## 所给文本:
• • • • •
【LG2605】[ZJOI2010]基站选址

题面

洛谷

题解

先考虑一下暴力怎么写，设\(f_{i,j}\)表示当前\(dp\)到\(i\)，且强制选\(i\)，目前共放置\(j\)个的方案数。

那么转移为\(f_{i,j}=\min_{k=1}^{i-1} \{f_{k,j-1}+cost_{k,i}\}+c_i\)，其中\(cost_{l,r}\)表示\([l,r]\)只选两端中间的补偿。

其中\(cost\)只需要\(O(\frac {n^3}4)\)预处理就好了，那么复杂度为\(O(\frac {n^3}4+kn^2)\)。

考虑优化这个暴力，此时我们只需要对于\(f_{i,j}\)找到满足条件的最小的\(k\)即可。

而对于一个位置\(i\)，它要贡献\(w_i\)当且仅当一段区间内没有建基站，这个可以二分出来。

我们对这些按右端点区间排个序，那么可以知道过了某个位置\(i\)，对于右端点在\(i\)的所有区间的左端点\(l\)，区间\([1,l-1]\)内的\(f\)转移的花费必然会增加，那么用线段树维护区间取\(\min\)及区间加法即可。
• • • • •
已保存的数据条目
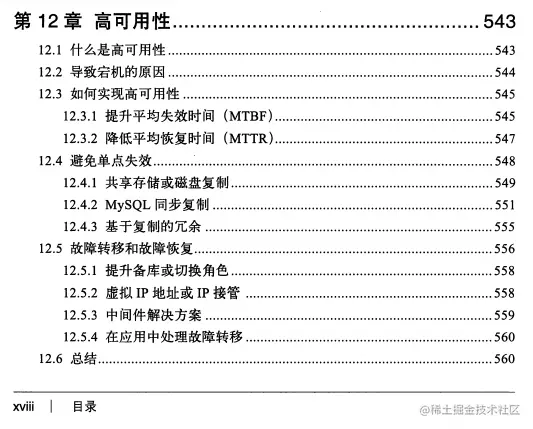 第12章 高可用性 543

12.1 什么是高可用性 543

12.2 导致宕机的原因 544

12.3 如何实现高可用性 545

12.3.1 提升平均失效时间（MTBF） 545

12.3.2 降低平均恢复时间（MTTR） 547

12.4 避免单点失效 548

12.4.1 共享存储或磁盘复制 549

12.4.2 MySQL同步复制 551

12.4.3 基于复制的冗余 555

12.5 故障转移和故障恢复 556

12.5.1 提升备库或切换角色 558

12.5.2 虚拟IP地址或IP接管 558

12.5.3 中间件解决方案 559

12.5.4 在应用中处理故障转移 560

12.6 总结 560

xviii | 目录

@稀土掘金技术社区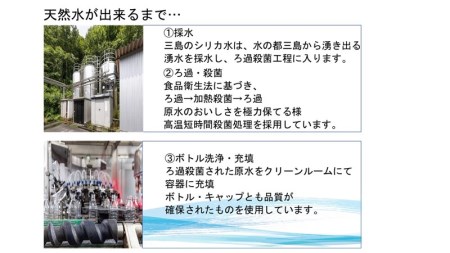 天然水が出来るまで…

①採水
三島のシリカ水は、水の都三島から湧き出る湧水を採水し、ろ過殺菌工程に入ります。

②ろ過・殺菌
食品衛生法に基づき、
ろ過→加熱殺菌→ろ過
原水のおいしさを極力保てる様
高温短時間殺菌処理を採用しています。

③ボトル洗浄・充填
ろ過殺菌された原水をクリーンルームにて
容器に充填
ボトル・キャップとも品質が
確保されたものを使用しています。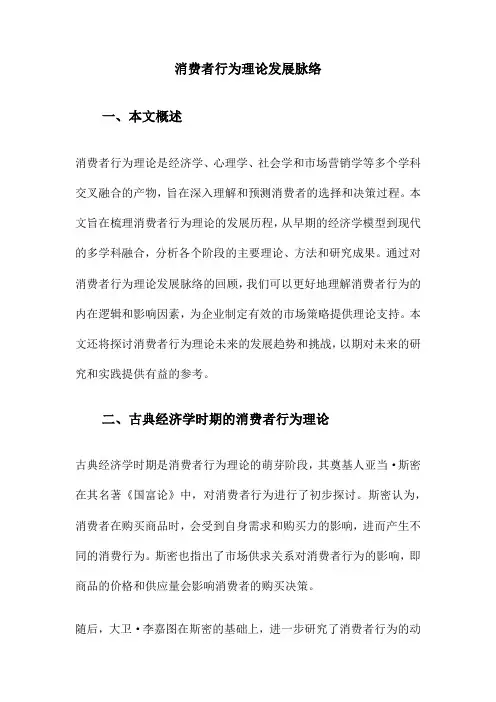 消费者行为理论发展脉络

一、本文概述

消费者行为理论是经济学、心理学、社会学和市场营销学等多个学科交叉融合的产物，旨在深入理解和预测消费者的选择和决策过程。本文旨在梳理消费者行为理论的发展历程，从早期的经济学模型到现代的多学科融合，分析各个阶段的主要理论、方法和研究成果。通过对消费者行为理论发展脉络的回顾，我们可以更好地理解消费者行为的内在逻辑和影响因素，为企业制定有效的市场策略提供理论支持。本文还将探讨消费者行为理论未来的发展趋势和挑战，以期对未来的研究和实践提供有益的参考。

二、古典经济学时期的消费者行为理论

古典经济学时期是消费者行为理论的萌芽阶段，其奠基人亚当·斯密在其名著《国富论》中，对消费者行为进行了初步探讨。斯密认为，消费者在购买商品时，会受到自身需求和购买力的影响，进而产生不同的消费行为。斯密也指出了市场供求关系对消费者行为的影响，即商品的价格和供应量会影响消费者的购买决策。

随后，大卫·李嘉图在斯密的基础上，进一步研究了消费者行为的动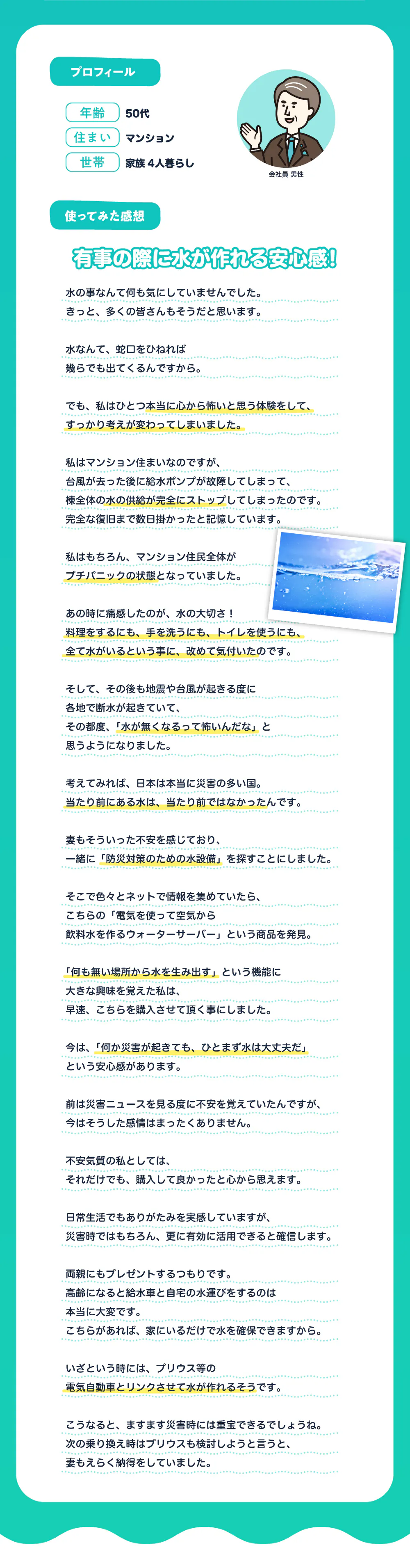 プロフィール

年齢 50代
住まい マンション
世帯 家族 4人暮らし

会社員 男性

使ってみた感想

有事の際に水が作れる安心感!

水の事なんて何も気にしていませんでした。
きっと、多くの皆さんもそうだと思います。

水なんて、蛇口をひねれば
幾らでも出てくるんですから。

でも、私はひとつ本当に心から怖いと思う体験をして、
すっかり考えが変わってしまいました。

私はマンション住まいなのですが、
台風が去った後に給水ポンプが故障してしまって、
棟全体の水の供給が完全にストップしてしまったのです。
完全な復旧まで数日掛かったと記憶しています。

私はもちろん、マンション住民全体が
プチパニックの状態となっていました。

あの時に痛感したのが、水の大切さ!
料理をするにも、手を洗うにも、トイレを使うにも、
全て水がいるという事に、改めて気付いたのです。

そして、その後も地震や台風が起きる度に
各地で断水が起きていて、
その都度、「水が無くなるって怖いんだな」と
思うようになりました。

考えてみれば、日本は本当に災害の多い国。
当たり前にある水は、当たり前ではなかったんです。

妻もそういった不安を感じており、
一緒に「防災対策のための水設備」を探すことにしました。

そこで色々とネットで情報を集めていたら、
こちらの「電気を使って空気から
飲料水を作るウォーターサーバー」という商品を発見。

「何も無い場所から水を生み出す」という機能に
大きな興味を覚えた私は、
早速、こちらを購入させて頂く事にしました。

今は、「何か災害が起きても、ひとまず水は大丈夫だ」
という安心感があります。

前は災害ニュースを見る度に不安を覚えていたんですが、
今はそうした感情はまったくありません。

不安気質の私としては、
それだけでも、購入して良かったと心から思えます。

日常生活でもありがたみを実感していますが、
災害時ではもちろん、更に有効に活用できると確信します。

両親にもプレゼントするつもりです。
高齢になると給水車と自宅の水運びをするのは
本当に大変です。
こちらがあれば、家にいるだけで水を確保できますから。

いざという時には、プリウス等の
電気自動車とリンクさせて水が作れるそうです。

こうなると、ますます災害時には重宝できるでしょうね。
次の乗り換え時はプリウスも検討しようと言うと、
妻もえらく納得をしていました。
• • • • •
## 任务:
把上面基站选址题解中从“考虑优化这个暴力，此时我们只”起、一直到“护区间取\(\min\)及区间加法即可。”为止的这一段原样照录下来。

## 参考解答:
考虑优化这个暴力，此时我们只需要对于\(f_{i,j}\)找到满足条件的最小的\(k\)即可。

而对于一个位置\(i\)，它要贡献\(w_i\)当且仅当一段区间内没有建基站，这个可以二分出来。

我们对这些按右端点区间排个序，那么可以知道过了某个位置\(i\)，对于右端点在\(i\)的所有区间的左端点\(l\)，区间\([1,l-1]\)内的\(f\)转移的花费必然会增加，那么用线段树维护区间取\(\min\)及区间加法即可。